In general the first order effect of invalidating property rights is zero. Somebody has property taken, but it’s given to somebody else. In this case the ‘property’ is given to the persons who were slaves, ‘ownership’ of themselves (as we now judge a moral necessity regardless of economics, but here just talking the economic aspect).
The negative effect, in case of physical or real property taken by a govt say, is not that somebody loses property, the public gains it. The negatives are the disincentive to produce more wealth (it might then also be taken, so why bother?) and the existing wealth taken may be mismanaged by the political system, ‘what’s everyone’s is nobody’s’.
In case of a freeing slaves both those negatives are less likely. The law is being specifically changed to make it 100% clear you can’t then accumulate new slaves, and a special rule not applying to other property so less reason to fear other new property also will be taken. And, instead of the assets taken being managed by people with less incentive to maximize their value (the political system), the ‘assets’ are being managed by the people with the greatest interest in maximizing their value, people themselves who are freed.
So arguably a peaceful end to slavery in the US South would have had a positive economic effect even in the shorter run. It would not have instantly transformed the economic lives of the former slaves, necessarily. The previous system had deliberately limited their education and training: their skills were not worth that much as free people, initially. Then the racial caste system which prevailed especially after Reconstruction interfered with solving that problem. But to make two counter historical assumptions, that slavery was abolished peacefully and genuine equality was granted to the freed people, it’s reasonable to think that the productivity of black workers would have increased more rapidly, and Southern economic progress would have been more rapid.
A lot of the problem in actual history was that vast amounts of non-slave capital had been destroyed by the war, and many relatively more skilled and educated whites of military age had been killed or crippled. Besides social upheaval and a post-Reconstruction social system which was economically harmful. Not necessarily any of the South’s economic backwardness post-ACW was directly due to slavery having been abolished, per se, rather other events that surrounded and followed it.
# # # #
Objective> In the text on the economics of ending slavery, what two negative effects follow when a government takes physical or real property?

Material>
# # # #
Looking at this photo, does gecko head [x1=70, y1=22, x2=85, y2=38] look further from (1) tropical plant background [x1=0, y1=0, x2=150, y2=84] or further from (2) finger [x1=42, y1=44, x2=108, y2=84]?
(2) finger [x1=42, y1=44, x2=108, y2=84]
# # # #
Full output> A disincentive to produce more wealth, since it might also be taken, and the risk that the political system mismanages the wealth taken.